Tekst om te lezen:
Voor de Noord-Scharwouders was de nieuwe brandspuit een behoorlijke investering. Een grote brandspuit met alles erop en eraan kostte 608 gulden, te vergelijken met zo’n zevenduizend euro nu. Als ze het speciale wagentje er nog bij wilden, was het zelfs nog vijftig gulden duurder. Dat geld hadden ze niet zomaar liggen. De Scharwouders kochten de brandspuit daarom op afbetaling. Zonder wagentje; dat maakten ze – voor veel minder geld – zelf wel.

Bijna honderd dorpsbewoners beloofden jaarlijks een som geld, variërend van vier stuivers tot een gulden, bij te dragen voor de aanschaf van de brandspuit, net zolang totdat de spuit was afbetaald. Om een aanbetaling van tweehonderd gulden aan de Van der Heydens te kunnen doen, sloten de burgemeesters van Noord-Scharwoude in mei bovendien een lening af bij Gerberig Kolleman, de welgestelde weduwe van een oud-predikant van Oudkarspel. Het zou ruim tien jaar duren voor de lening was afgelost. De laatste betaling aan de Van der Heydens deed Noord-Scharwoude in 1728.

Instructie: Kopieer uit de tekst over de brandspuit letterlijk het stuk van "Bijna honderd dorpsbewoners" tot en met "Noord-Scharwoude in 1728.". Het materiaal heeft niets met de tekst over de brandspuit te maken.

Aangeleverd materiaal:
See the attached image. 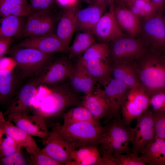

Volledige uitwerking:
Bijna honderd dorpsbewoners beloofden jaarlijks een som geld, variërend van vier stuivers tot een gulden, bij te dragen voor de aanschaf van de brandspuit, net zolang totdat de spuit was afbetaald. Om een aanbetaling van tweehonderd gulden aan de Van der Heydens te kunnen doen, sloten de burgemeesters van Noord-Scharwoude in mei bovendien een lening af bij Gerberig Kolleman, de welgestelde weduwe van een oud-predikant van Oudkarspel. Het zou ruim tien jaar duren voor de lening was afgelost. De laatste betaling aan de Van der Heydens deed Noord-Scharwoude in 1728.